WORK ITEM
Output the records that follow exactly as they are written.
++++++++
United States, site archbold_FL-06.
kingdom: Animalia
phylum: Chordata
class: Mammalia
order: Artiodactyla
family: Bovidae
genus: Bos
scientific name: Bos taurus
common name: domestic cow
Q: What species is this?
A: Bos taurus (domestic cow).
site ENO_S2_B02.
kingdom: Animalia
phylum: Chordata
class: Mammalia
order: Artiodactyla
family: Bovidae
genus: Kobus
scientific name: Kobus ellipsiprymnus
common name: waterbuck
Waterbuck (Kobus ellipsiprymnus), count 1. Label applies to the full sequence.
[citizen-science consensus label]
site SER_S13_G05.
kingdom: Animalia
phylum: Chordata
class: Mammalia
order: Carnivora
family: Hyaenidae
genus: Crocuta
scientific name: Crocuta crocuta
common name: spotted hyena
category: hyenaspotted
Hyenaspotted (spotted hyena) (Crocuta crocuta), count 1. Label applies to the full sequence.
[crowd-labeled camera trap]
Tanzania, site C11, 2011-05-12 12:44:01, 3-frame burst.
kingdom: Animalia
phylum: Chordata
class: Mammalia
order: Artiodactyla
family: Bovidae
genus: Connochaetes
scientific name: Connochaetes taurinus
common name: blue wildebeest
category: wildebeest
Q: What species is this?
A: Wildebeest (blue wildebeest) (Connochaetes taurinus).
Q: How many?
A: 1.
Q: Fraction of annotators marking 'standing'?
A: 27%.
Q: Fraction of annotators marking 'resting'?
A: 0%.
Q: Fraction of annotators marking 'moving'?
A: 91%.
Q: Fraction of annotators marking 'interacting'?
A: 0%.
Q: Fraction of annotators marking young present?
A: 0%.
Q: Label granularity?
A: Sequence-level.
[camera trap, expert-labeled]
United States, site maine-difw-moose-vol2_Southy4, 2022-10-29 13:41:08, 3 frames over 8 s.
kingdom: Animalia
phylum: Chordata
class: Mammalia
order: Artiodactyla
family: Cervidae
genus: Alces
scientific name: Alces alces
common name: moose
++++++++
SOLUTION TO THE EXERCISE
United States, site archbold_FL-06.
kingdom: Animalia
phylum: Chordata
class: Mammalia
order: Artiodactyla
family: Bovidae
genus: Bos
scientific name: Bos taurus
common name: domestic cow
Q: What species is this?
A: Bos taurus (domestic cow).
site ENO_S2_B02.
kingdom: Animalia
phylum: Chordata
class: Mammalia
order: Artiodactyla
family: Bovidae
genus: Kobus
scientific name: Kobus ellipsiprymnus
common name: waterbuck
Waterbuck (Kobus ellipsiprymnus), count 1. Label applies to the full sequence.
[citizen-science consensus label]
site SER_S13_G05.
kingdom: Animalia
phylum: Chordata
class: Mammalia
order: Carnivora
family: Hyaenidae
genus: Crocuta
scientific name: Crocuta crocuta
common name: spotted hyena
category: hyenaspotted
Hyenaspotted (spotted hyena) (Crocuta crocuta), count 1. Label applies to the full sequence.
[crowd-labeled camera trap]
Tanzania, site C11, 2011-05-12 12:44:01, 3-frame burst.
kingdom: Animalia
phylum: Chordata
class: Mammalia
order: Artiodactyla
family: Bovidae
genus: Connochaetes
scientific name: Connochaetes taurinus
common name: blue wildebeest
category: wildebeest
Q: What species is this?
A: Wildebeest (blue wildebeest) (Connochaetes taurinus).
Q: How many?
A: 1.
Q: Fraction of annotators marking 'standing'?
A: 27%.
Q: Fraction of annotators marking 'resting'?
A: 0%.
Q: Fraction of annotators marking 'moving'?
A: 91%.
Q: Fraction of annotators marking 'interacting'?
A: 0%.
Q: Fraction of annotators marking young present?
A: 0%.
Q: Label granularity?
A: Sequence-level.
[camera trap, expert-labeled]
United States, site maine-difw-moose-vol2_Southy4, 2022-10-29 13:41:08, 3 frames over 8 s.
kingdom: Animalia
phylum: Chordata
class: Mammalia
order: Artiodactyla
family: Cervidae
genus: Alces
scientific name: Alces alces
common name: moose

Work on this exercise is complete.